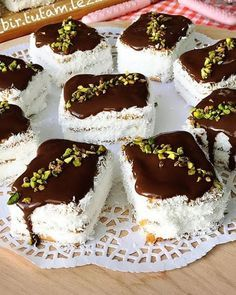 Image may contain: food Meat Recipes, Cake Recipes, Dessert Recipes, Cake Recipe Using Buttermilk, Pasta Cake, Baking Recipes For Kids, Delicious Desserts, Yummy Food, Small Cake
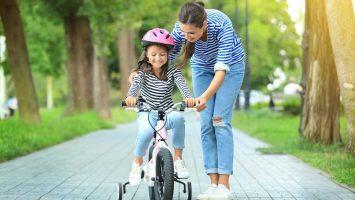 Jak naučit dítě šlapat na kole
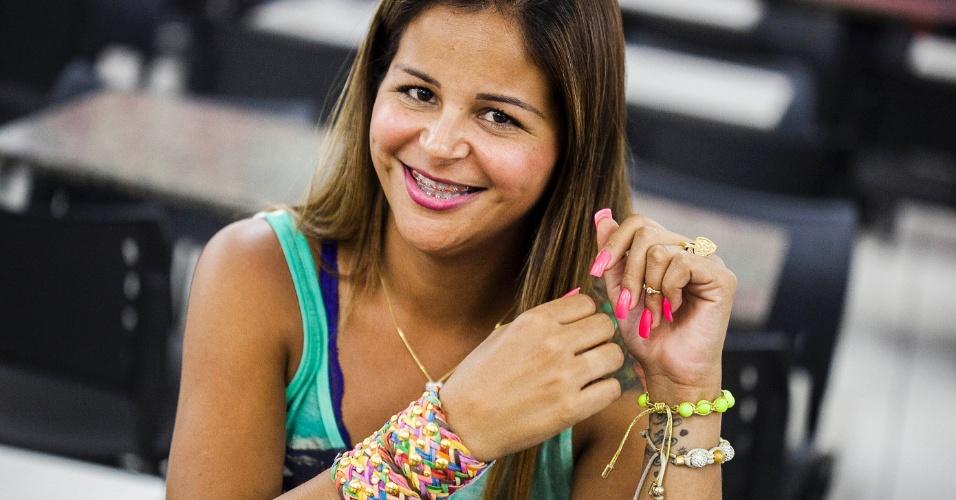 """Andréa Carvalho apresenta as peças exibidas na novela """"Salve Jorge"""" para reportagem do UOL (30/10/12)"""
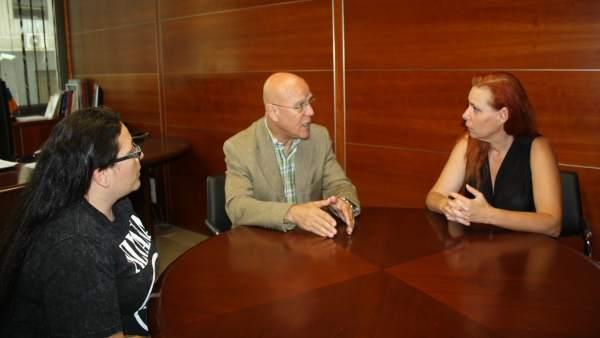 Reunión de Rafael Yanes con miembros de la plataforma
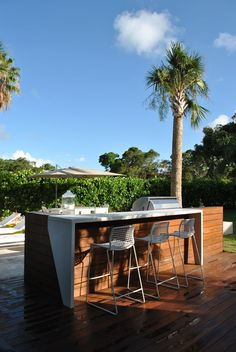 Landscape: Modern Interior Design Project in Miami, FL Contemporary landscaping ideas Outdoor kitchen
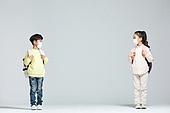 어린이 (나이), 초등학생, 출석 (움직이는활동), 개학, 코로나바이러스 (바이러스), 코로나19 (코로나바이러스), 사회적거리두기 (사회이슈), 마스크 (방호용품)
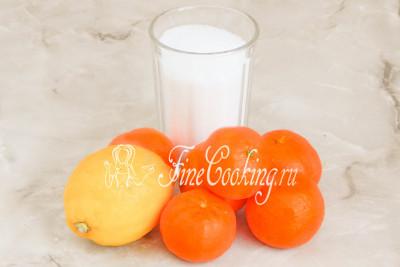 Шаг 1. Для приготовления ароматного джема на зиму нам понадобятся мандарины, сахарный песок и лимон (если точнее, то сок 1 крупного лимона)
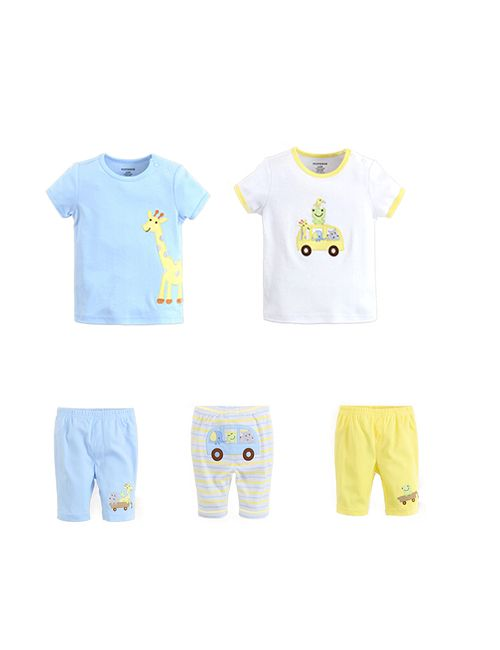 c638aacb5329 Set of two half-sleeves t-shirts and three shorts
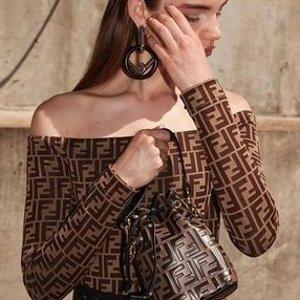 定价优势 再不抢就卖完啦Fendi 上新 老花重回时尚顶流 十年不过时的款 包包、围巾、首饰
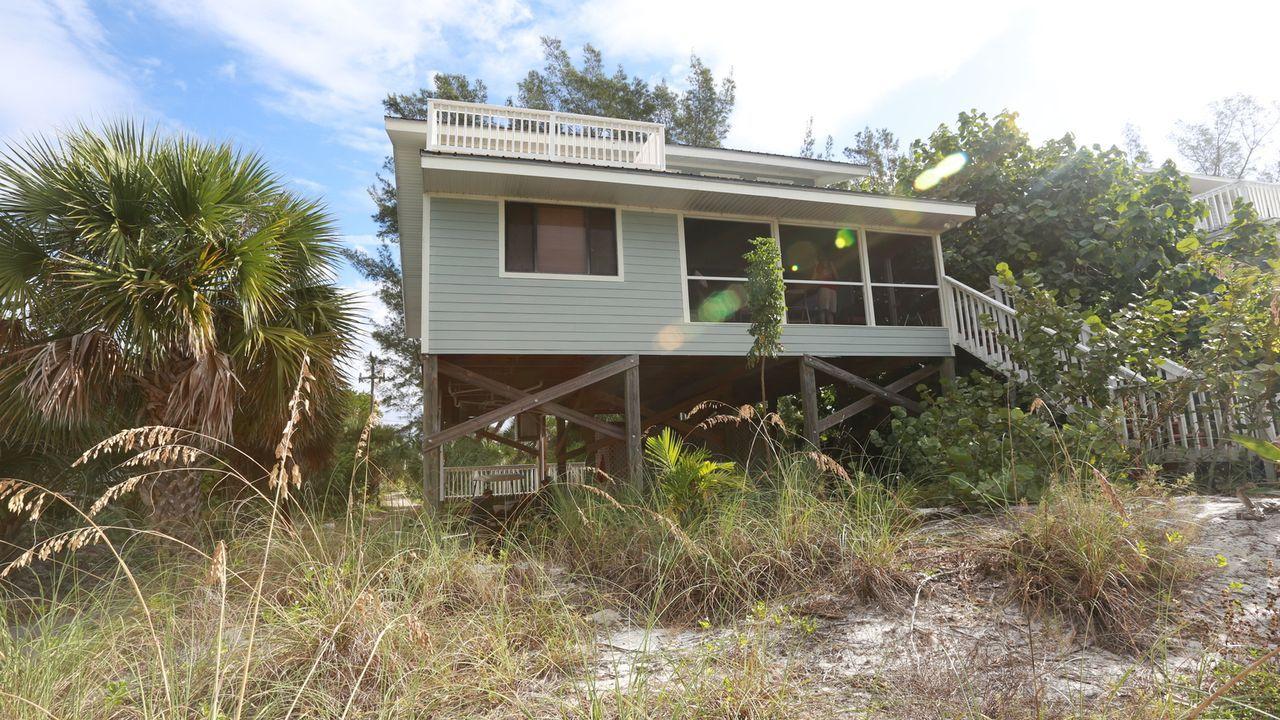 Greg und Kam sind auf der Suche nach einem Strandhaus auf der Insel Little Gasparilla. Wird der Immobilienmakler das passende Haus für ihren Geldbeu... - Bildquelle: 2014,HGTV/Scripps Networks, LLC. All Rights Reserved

**What you have to do:**
Return the preceding entries verbatim, with the pictures excluded.

**Response to the exercise:**
 Image may contain: food Meat Recipes, Cake Recipes, Dessert Recipes, Cake Recipe Using Buttermilk, Pasta Cake, Baking Recipes For Kids, Delicious Desserts, Yummy Food, Small Cake
 Jak naučit dítě šlapat na kole
 """Andréa Carvalho apresenta as peças exibidas na novela """"Salve Jorge"""" para reportagem do UOL (30/10/12)"""
 Reunión de Rafael Yanes con miembros de la plataforma
 Landscape: Modern Interior Design Project in Miami, FL Contemporary landscaping ideas Outdoor kitchen
 어린이 (나이), 초등학생, 출석 (움직이는활동), 개학, 코로나바이러스 (바이러스), 코로나19 (코로나바이러스), 사회적거리두기 (사회이슈), 마스크 (방호용품)
 Шаг 1. Для приготовления ароматного джема на зиму нам понадобятся мандарины, сахарный песок и лимон (если точнее, то сок 1 крупного лимона)
 c638aacb5329 Set of two half-sleeves t-shirts and three shorts
 定价优势 再不抢就卖完啦Fendi 上新 老花重回时尚顶流 十年不过时的款 包包、围巾、首饰
 Greg und Kam sind auf der Suche nach einem Strandhaus auf der Insel Little Gasparilla. Wird der Immobilienmakler das passende Haus für ihren Geldbeu... - Bildquelle: 2014,HGTV/Scripps Networks, LLC. All Rights Reserved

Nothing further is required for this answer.